START Given entries
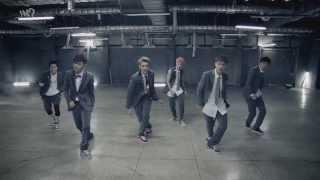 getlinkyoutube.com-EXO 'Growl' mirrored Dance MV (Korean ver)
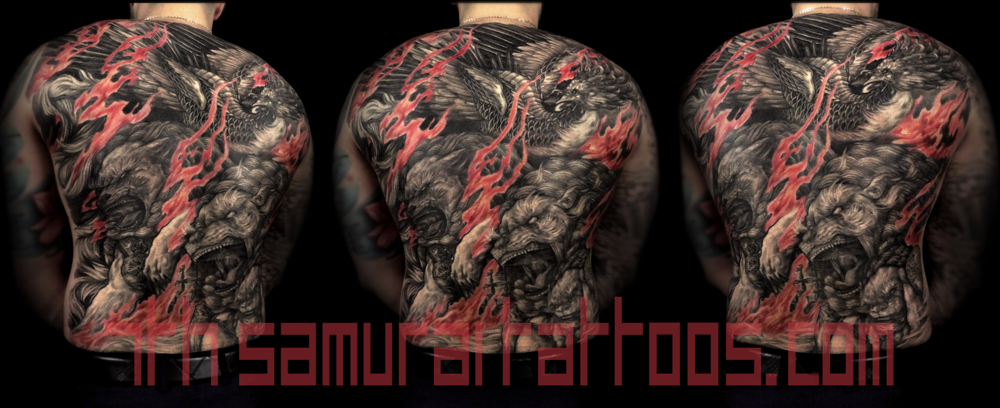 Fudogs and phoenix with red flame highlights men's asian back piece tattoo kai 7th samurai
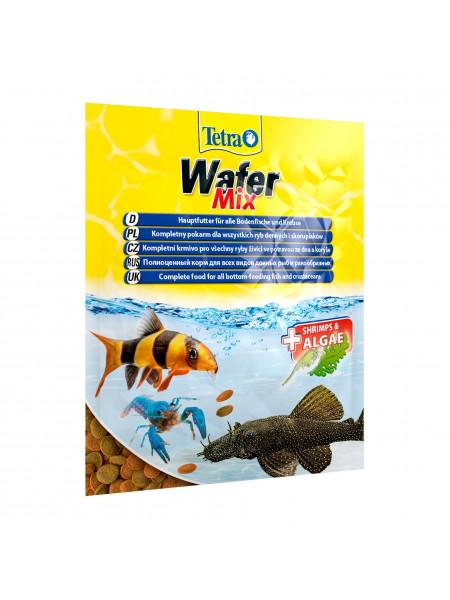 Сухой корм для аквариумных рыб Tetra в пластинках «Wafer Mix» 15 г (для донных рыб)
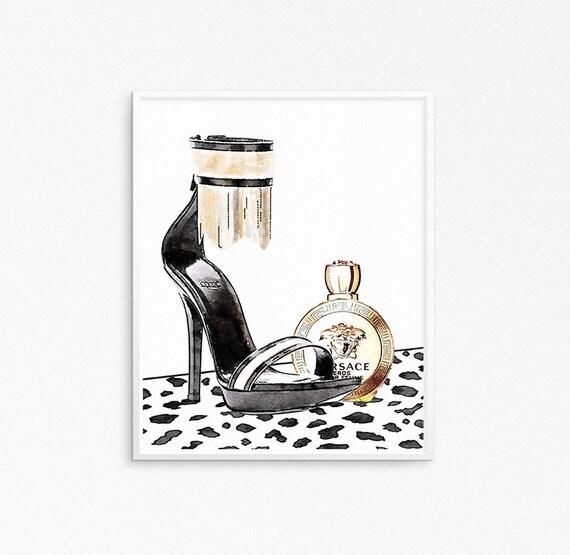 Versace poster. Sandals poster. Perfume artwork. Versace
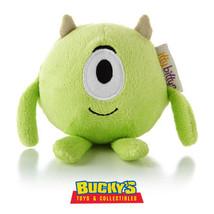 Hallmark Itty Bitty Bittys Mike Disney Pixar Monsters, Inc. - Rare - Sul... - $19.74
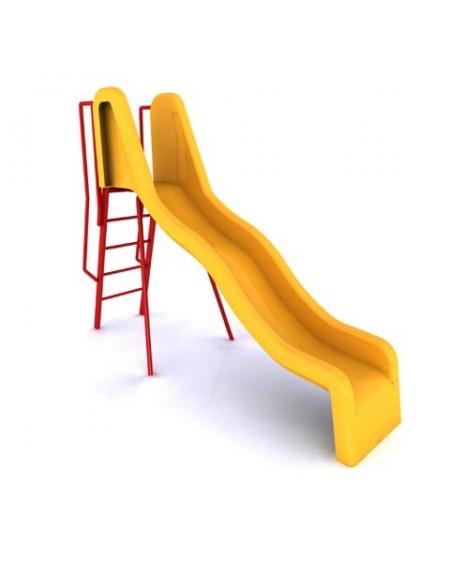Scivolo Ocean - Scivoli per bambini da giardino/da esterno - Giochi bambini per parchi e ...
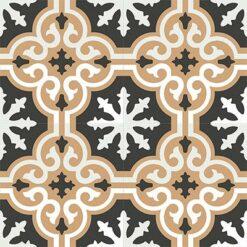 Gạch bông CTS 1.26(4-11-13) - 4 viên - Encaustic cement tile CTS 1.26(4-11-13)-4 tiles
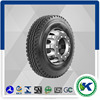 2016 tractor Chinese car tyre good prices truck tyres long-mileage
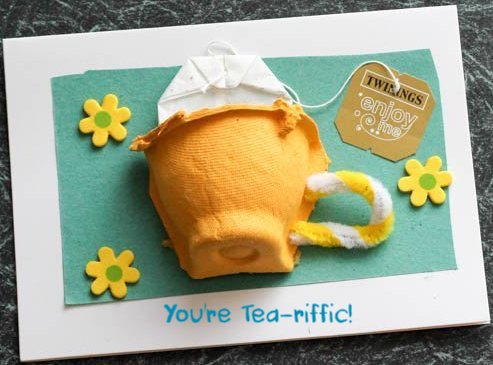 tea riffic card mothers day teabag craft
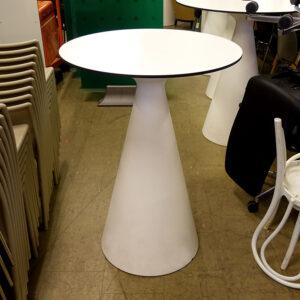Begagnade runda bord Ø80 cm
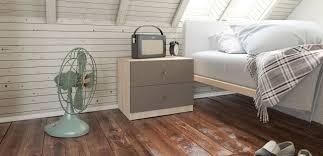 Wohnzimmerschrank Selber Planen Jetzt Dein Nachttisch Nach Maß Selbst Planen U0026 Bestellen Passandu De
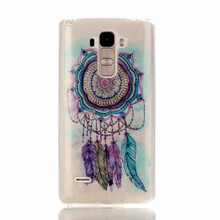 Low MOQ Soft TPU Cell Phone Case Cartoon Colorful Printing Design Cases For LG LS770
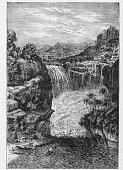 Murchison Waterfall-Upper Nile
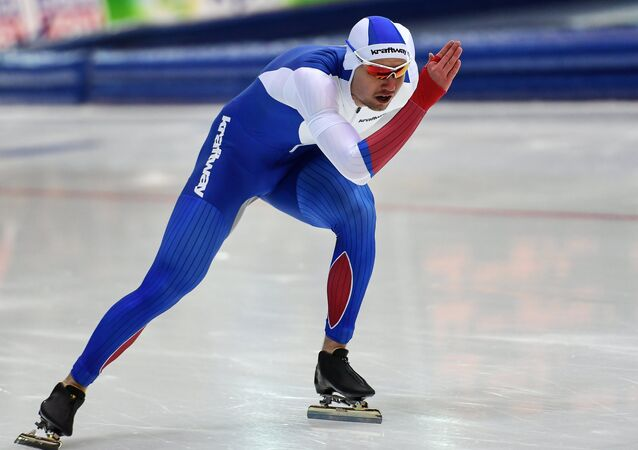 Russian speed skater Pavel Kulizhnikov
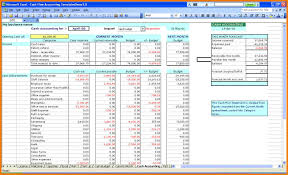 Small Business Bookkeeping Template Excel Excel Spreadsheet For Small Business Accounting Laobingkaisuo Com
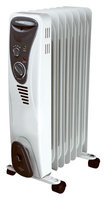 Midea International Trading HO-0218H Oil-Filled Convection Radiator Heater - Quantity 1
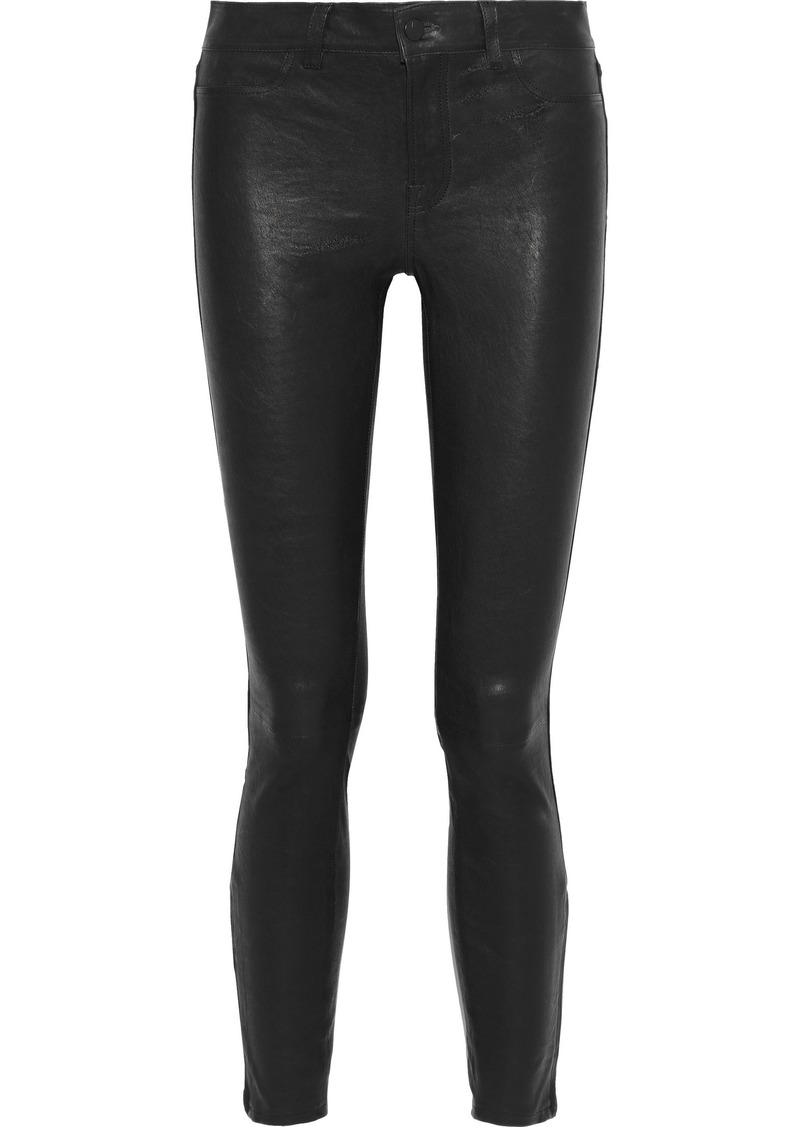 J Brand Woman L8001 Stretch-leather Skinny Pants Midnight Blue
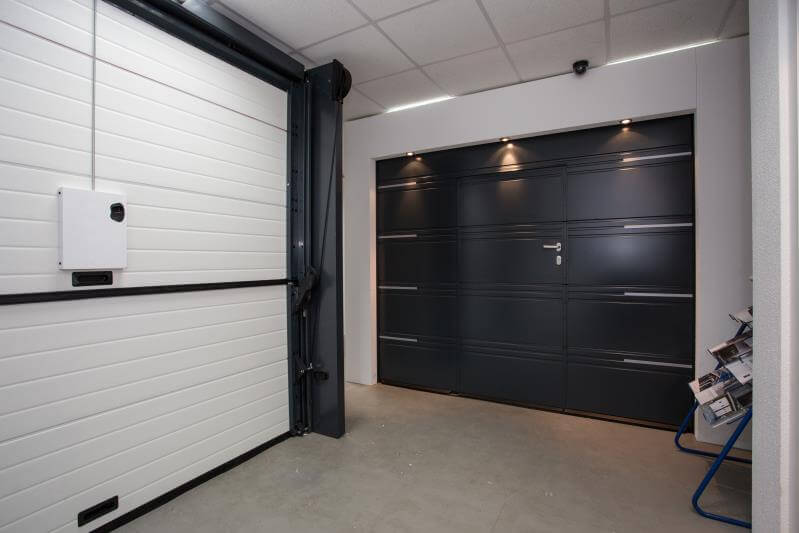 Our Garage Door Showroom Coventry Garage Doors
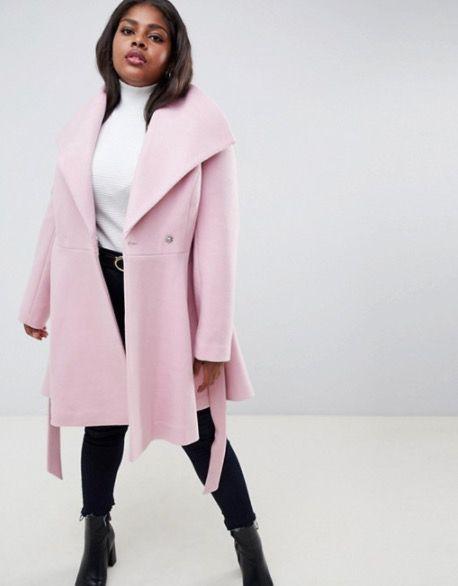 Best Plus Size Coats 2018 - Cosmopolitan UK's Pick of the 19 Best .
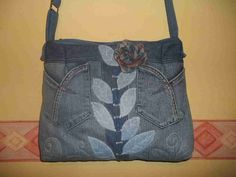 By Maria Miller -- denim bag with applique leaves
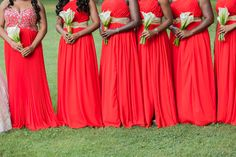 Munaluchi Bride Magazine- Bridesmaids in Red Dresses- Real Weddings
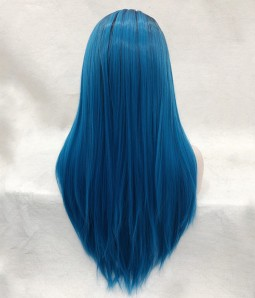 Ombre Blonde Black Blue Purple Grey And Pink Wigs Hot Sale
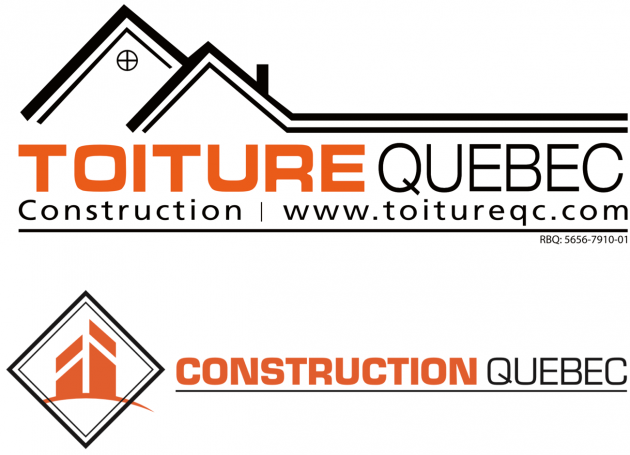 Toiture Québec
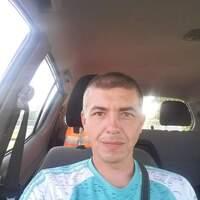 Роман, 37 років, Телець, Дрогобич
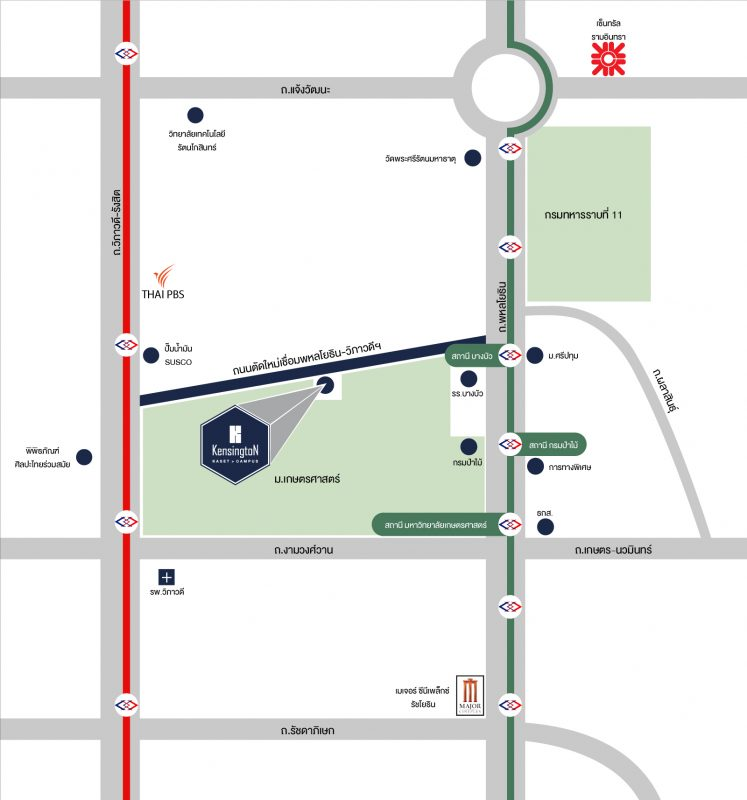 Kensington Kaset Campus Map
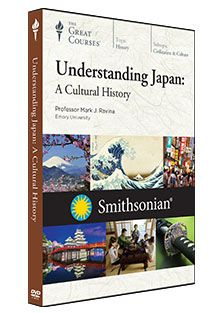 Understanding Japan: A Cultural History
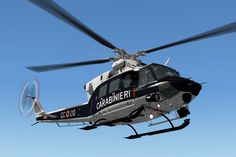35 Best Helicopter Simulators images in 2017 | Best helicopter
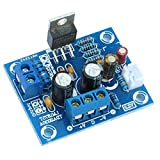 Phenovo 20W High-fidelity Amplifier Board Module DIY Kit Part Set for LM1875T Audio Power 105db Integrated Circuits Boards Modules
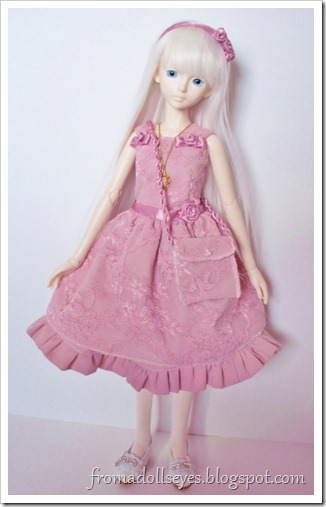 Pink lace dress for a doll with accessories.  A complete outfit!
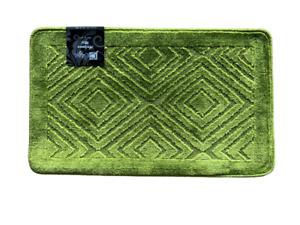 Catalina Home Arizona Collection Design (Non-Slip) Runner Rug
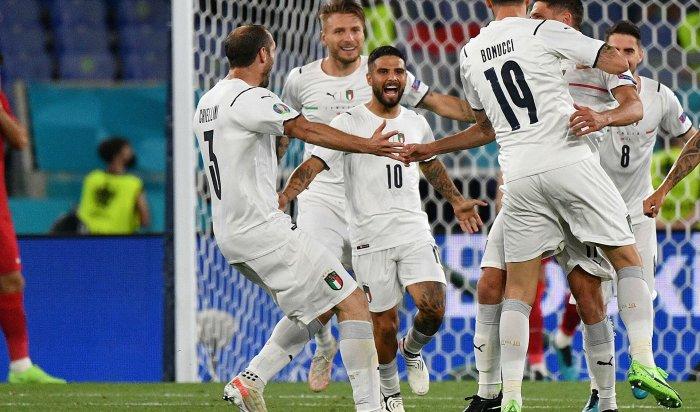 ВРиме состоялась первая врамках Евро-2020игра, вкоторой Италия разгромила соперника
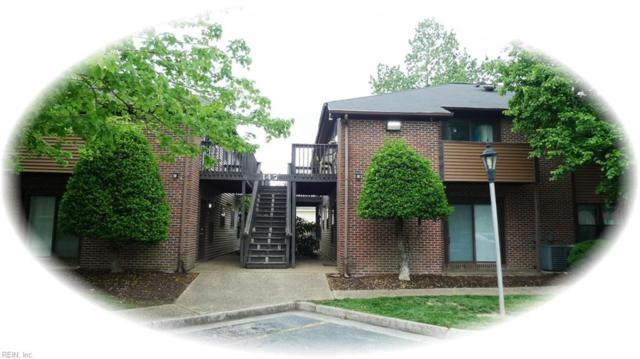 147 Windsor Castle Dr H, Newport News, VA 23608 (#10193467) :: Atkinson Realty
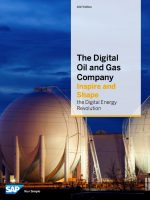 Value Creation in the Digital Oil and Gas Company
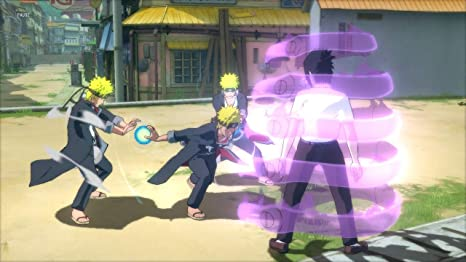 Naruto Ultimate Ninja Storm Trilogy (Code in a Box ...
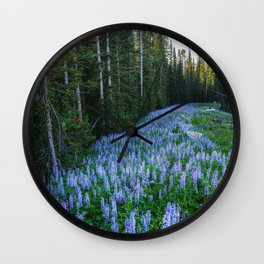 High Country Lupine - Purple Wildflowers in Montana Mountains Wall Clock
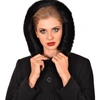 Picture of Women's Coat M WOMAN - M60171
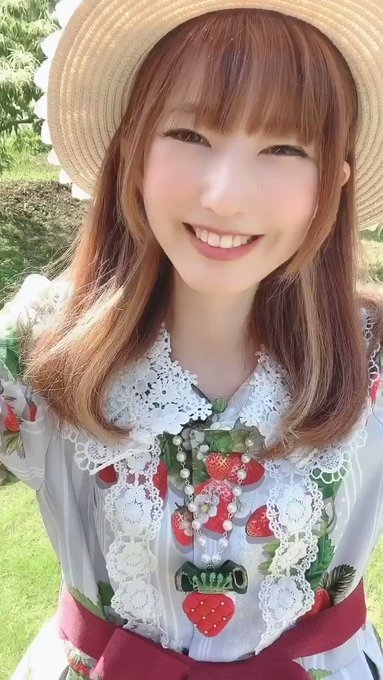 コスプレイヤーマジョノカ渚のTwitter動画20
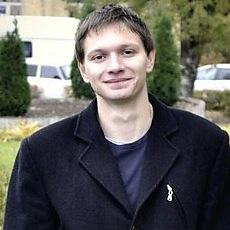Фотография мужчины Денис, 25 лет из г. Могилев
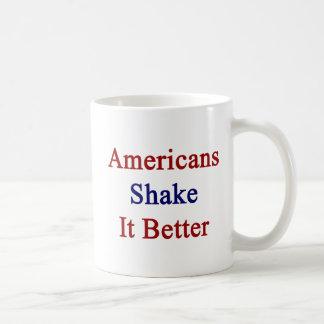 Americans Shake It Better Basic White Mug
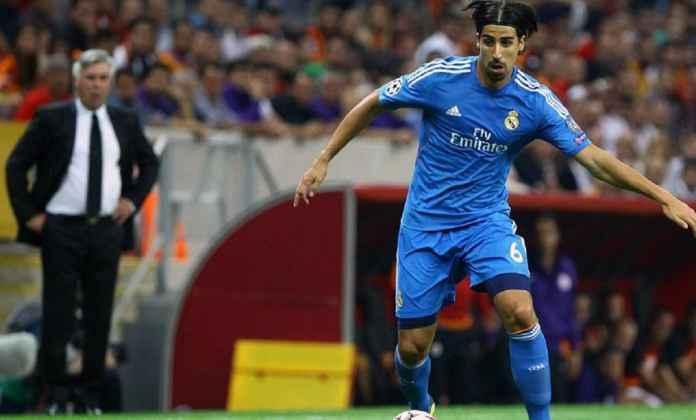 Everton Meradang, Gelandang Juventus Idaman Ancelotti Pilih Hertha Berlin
END Given entries
-- What is required --
The lines to set down run from the line with "2016 tractor Chinese" up to and including the line with "Small Business Bookkeeping" in the entries above. Reproduce them exactly, with no pictures.

-- Your response --
 2016 tractor Chinese car tyre good prices truck tyres long-mileage
 tea riffic card mothers day teabag craft
Begagnade runda bord Ø80 cm
 Wohnzimmerschrank Selber Planen Jetzt Dein Nachttisch Nach Maß Selbst Planen U0026 Bestellen Passandu De
 Low MOQ Soft TPU Cell Phone Case Cartoon Colorful Printing Design Cases For LG LS770
 Murchison Waterfall-Upper Nile
 Russian speed skater Pavel Kulizhnikov
 Small Business Bookkeeping Template Excel Excel Spreadsheet For Small Business Accounting Laobingkaisuo Com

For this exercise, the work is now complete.